Why Aren’t We Talking About the Rise in Anti-Asian Hate Crimes?
February 11, 2021
“Sometimes I wonder if the Asian American experience is what it’s like when you’re thinking about everyone else, but no one is thinking about you.” – Steven Yeun
Vicha Ratanapakdee, an 84-year-old Thai man, was murdered on January 28th after being pushed to the ground during a walk in San Francisco. Only three days after, a 91-year-old, 60-year-old, and 55-year-old all required medical attention following physical assaults by one person in Oakland, Chinatown. Then on February 5th, 61-year-old Noel Quintana’s face was slashed in the NYC subway. Due to the deepness of the wound he was no longer able to speak, but not a single person helped him. On February 10th, a man was beaten and robbed of $15K at a bank, left with an injured leg and a bloodied head.
These incidents are not occurring in isolation. In 2020, 2,808 firsthand accounts of hate crimes were reported to the Stop AAPI Hate reporting center, 2,600 of them coming from between mid-March and early August. Furthermore, xenophobia, sinophobia, and yellow peril has existed since the beginning of this country.
Yet, it was not by reading the news or keeping up to date with leaders in power in which I learned my community was being killed, but through my niche following of Asian-American news sites, activists, and celebrities on social media.

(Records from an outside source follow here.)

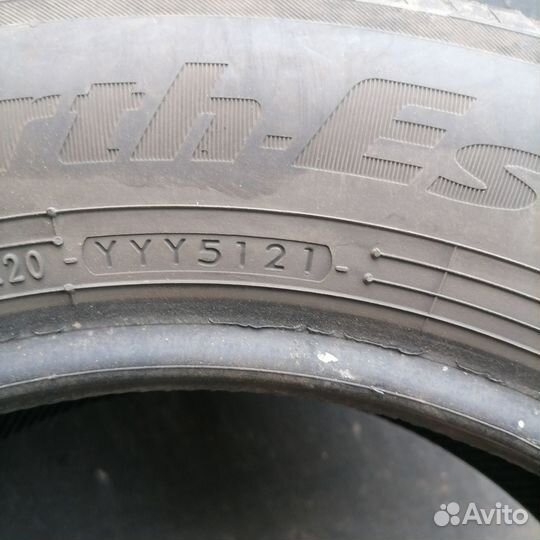 Yokohama Bluearth ES32 205/60 R16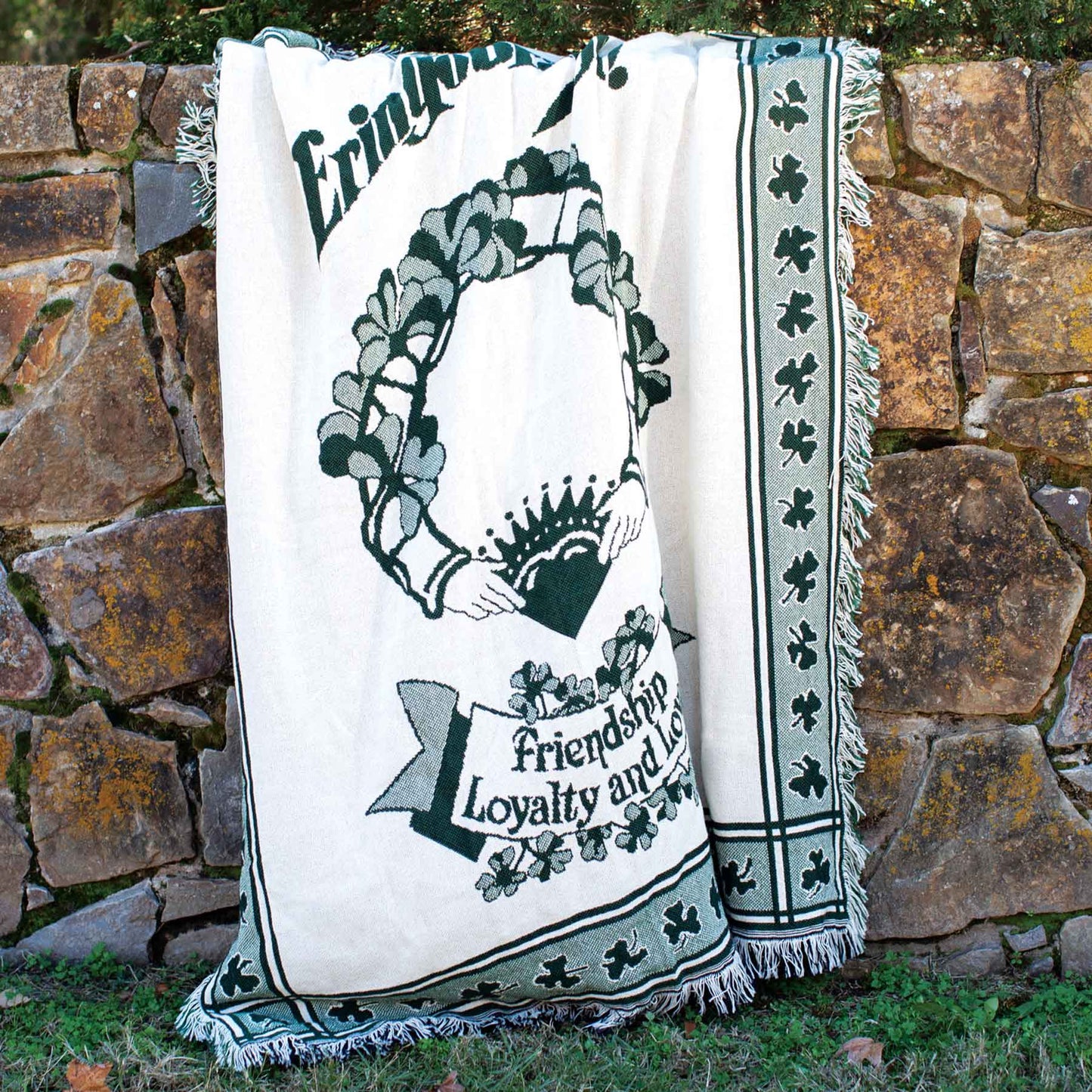 Erin Go Bragh Claddagh Blanket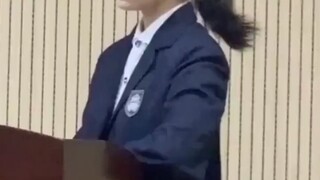 A school in Chongqing held a competition, and the girl amazed everyone when she spoke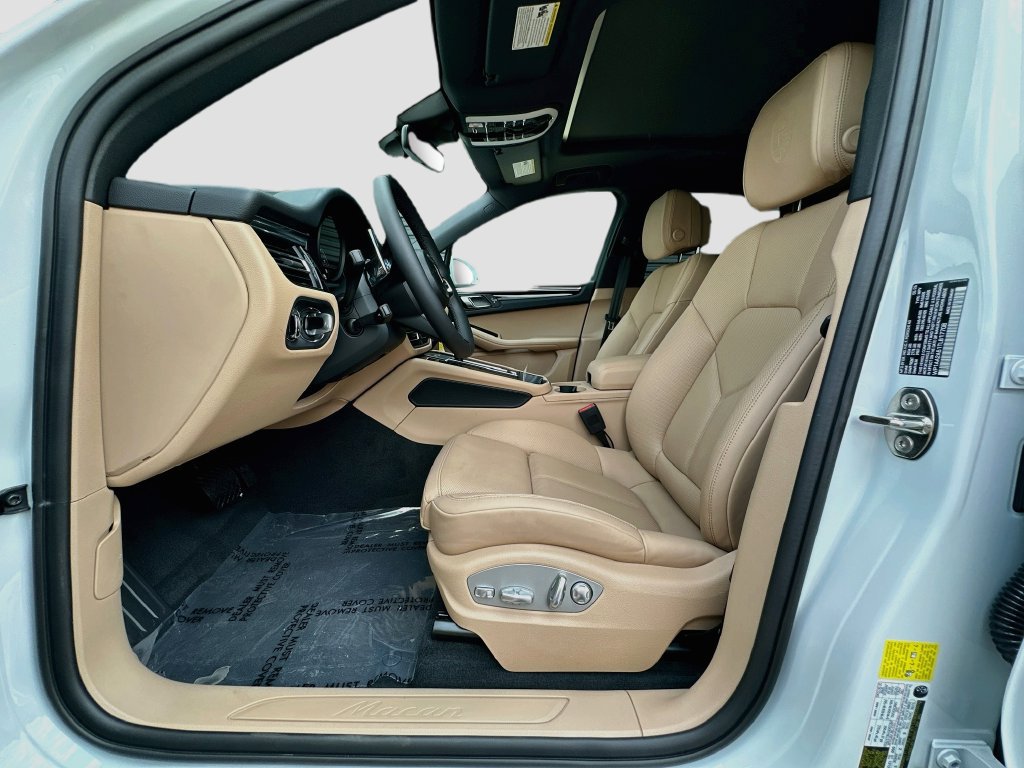 New 2026 Porsche Macan AWD/4WD image 5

Because on the news, the Mayor of NYC, Bill de Blasio, was saying, “We can talk about facts and encourage the people to understand the facts, or we can just create fear for the sake of fear. We choose the former.” While the city he leads has experienced a 1900% increase in the number of anti-Asian attacks in the past year. Because on the news, they have silenced the murder of Ratanapakdee, the robberies in Chinatown, and the fear and pain we feel as an Asian American community as we approach the Lunar New Year. And we ask the country like Amanda Nguyen, “How many more people need to be killed in order for the media to think we are worthy of a story?”. Because in America, Asian Americans continue to be dismissed as the model minority. We are only mentioned when used as a racial wedge to push down Black and Brown Americans. We are only praised when we continue to keep our heads and our mouths closed about the attacks against our community.
To my non-Asian community, please stand with us. Say the names of Vicha Ratanapakdee, Vincent Chin, Christian Hall, and Ryo Oyamada. We can hear your silence. Remember Ngyuen’s words, “The opposite of love is not hate, it is apathy.” We are tired of being gaslit and bullied; we are ready to be loved and listened to. Please speak up.
And to my Asian American family, let’s keep clear: our enemy is white supremacy. We will not pursue the anti-Black narrative that white supremacy wants us to pursue: fighting against each other over $1 bills, while white supremacy holds chambers of gold. We will not stand for policing solutions and the system that killed Christian Hall and Ryo Oyamada. We can write a new narrative in which we educate our communities about the friendship of Malcolm X and Yuri Kochiyama, the Vietnamese and Black communities in New Orleans East, the Third World Liberation Front, the Buffalo Soldiers and the Philippines, and more. We do not have to be invisible like we too often feel. We are allowed to hurt and take up space in our country. We are human too.